**Exercise**
Transcribe all of the records precisely as they are presented.

━━━

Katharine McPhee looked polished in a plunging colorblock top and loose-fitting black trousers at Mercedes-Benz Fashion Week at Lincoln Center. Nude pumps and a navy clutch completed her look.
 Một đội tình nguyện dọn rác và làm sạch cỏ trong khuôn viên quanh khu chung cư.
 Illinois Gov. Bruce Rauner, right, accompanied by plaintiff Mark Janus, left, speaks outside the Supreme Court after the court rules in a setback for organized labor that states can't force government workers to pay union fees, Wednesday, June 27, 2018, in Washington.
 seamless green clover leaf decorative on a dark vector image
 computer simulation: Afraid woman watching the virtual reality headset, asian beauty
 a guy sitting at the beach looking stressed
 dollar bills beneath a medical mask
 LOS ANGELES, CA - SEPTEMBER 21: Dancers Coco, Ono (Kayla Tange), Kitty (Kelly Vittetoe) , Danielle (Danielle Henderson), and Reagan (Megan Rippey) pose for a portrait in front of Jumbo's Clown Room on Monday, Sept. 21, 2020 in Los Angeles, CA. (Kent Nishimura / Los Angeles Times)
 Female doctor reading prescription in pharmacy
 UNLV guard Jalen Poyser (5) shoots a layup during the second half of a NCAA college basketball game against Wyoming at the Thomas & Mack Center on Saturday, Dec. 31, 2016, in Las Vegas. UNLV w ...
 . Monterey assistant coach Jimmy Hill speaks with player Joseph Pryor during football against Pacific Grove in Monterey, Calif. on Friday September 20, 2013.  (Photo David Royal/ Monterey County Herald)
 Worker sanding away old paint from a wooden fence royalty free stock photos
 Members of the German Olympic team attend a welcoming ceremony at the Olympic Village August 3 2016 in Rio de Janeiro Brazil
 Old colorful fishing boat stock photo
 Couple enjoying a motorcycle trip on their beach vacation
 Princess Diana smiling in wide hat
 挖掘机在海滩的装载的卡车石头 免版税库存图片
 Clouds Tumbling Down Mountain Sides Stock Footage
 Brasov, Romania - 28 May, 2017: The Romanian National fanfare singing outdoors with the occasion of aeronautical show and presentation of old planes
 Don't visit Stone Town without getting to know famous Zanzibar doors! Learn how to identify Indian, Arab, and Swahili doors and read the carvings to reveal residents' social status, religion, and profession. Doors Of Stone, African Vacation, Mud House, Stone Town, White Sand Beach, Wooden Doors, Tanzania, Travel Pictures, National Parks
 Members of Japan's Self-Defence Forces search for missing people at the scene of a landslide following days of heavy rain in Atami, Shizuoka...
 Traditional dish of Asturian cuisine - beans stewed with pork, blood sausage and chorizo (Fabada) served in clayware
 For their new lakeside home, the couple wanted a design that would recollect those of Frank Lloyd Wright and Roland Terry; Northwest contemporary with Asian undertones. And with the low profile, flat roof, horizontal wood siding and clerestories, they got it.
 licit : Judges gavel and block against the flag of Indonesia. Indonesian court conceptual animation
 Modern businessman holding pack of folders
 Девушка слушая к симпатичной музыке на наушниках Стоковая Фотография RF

━━━

**Your solution**
Katharine McPhee looked polished in a plunging colorblock top and loose-fitting black trousers at Mercedes-Benz Fashion Week at Lincoln Center. Nude pumps and a navy clutch completed her look.
 Một đội tình nguyện dọn rác và làm sạch cỏ trong khuôn viên quanh khu chung cư.
 Illinois Gov. Bruce Rauner, right, accompanied by plaintiff Mark Janus, left, speaks outside the Supreme Court after the court rules in a setback for organized labor that states can't force government workers to pay union fees, Wednesday, June 27, 2018, in Washington.
 seamless green clover leaf decorative on a dark vector image
 computer simulation: Afraid woman watching the virtual reality headset, asian beauty
 a guy sitting at the beach looking stressed
 dollar bills beneath a medical mask
 LOS ANGELES, CA - SEPTEMBER 21: Dancers Coco, Ono (Kayla Tange), Kitty (Kelly Vittetoe) , Danielle (Danielle Henderson), and Reagan (Megan Rippey) pose for a portrait in front of Jumbo's Clown Room on Monday, Sept. 21, 2020 in Los Angeles, CA. (Kent Nishimura / Los Angeles Times)
 Female doctor reading prescription in pharmacy
 UNLV guard Jalen Poyser (5) shoots a layup during the second half of a NCAA college basketball game against Wyoming at the Thomas & Mack Center on Saturday, Dec. 31, 2016, in Las Vegas. UNLV w ...
 . Monterey assistant coach Jimmy Hill speaks with player Joseph Pryor during football against Pacific Grove in Monterey, Calif. on Friday September 20, 2013.  (Photo David Royal/ Monterey County Herald)
 Worker sanding away old paint from a wooden fence royalty free stock photos
 Members of the German Olympic team attend a welcoming ceremony at the Olympic Village August 3 2016 in Rio de Janeiro Brazil
 Old colorful fishing boat stock photo
 Couple enjoying a motorcycle trip on their beach vacation
 Princess Diana smiling in wide hat
 挖掘机在海滩的装载的卡车石头 免版税库存图片
 Clouds Tumbling Down Mountain Sides Stock Footage
 Brasov, Romania - 28 May, 2017: The Romanian National fanfare singing outdoors with the occasion of aeronautical show and presentation of old planes
 Don't visit Stone Town without getting to know famous Zanzibar doors! Learn how to identify Indian, Arab, and Swahili doors and read the carvings to reveal residents' social status, religion, and profession. Doors Of Stone, African Vacation, Mud House, Stone Town, White Sand Beach, Wooden Doors, Tanzania, Travel Pictures, National Parks
 Members of Japan's Self-Defence Forces search for missing people at the scene of a landslide following days of heavy rain in Atami, Shizuoka...
 Traditional dish of Asturian cuisine - beans stewed with pork, blood sausage and chorizo (Fabada) served in clayware
 For their new lakeside home, the couple wanted a design that would recollect those of Frank Lloyd Wright and Roland Terry; Northwest contemporary with Asian undertones. And with the low profile, flat roof, horizontal wood siding and clerestories, they got it.
 licit : Judges gavel and block against the flag of Indonesia. Indonesian court conceptual animation
 Modern businessman holding pack of folders
 Девушка слушая к симпатичной музыке на наушниках Стоковая Фотография RF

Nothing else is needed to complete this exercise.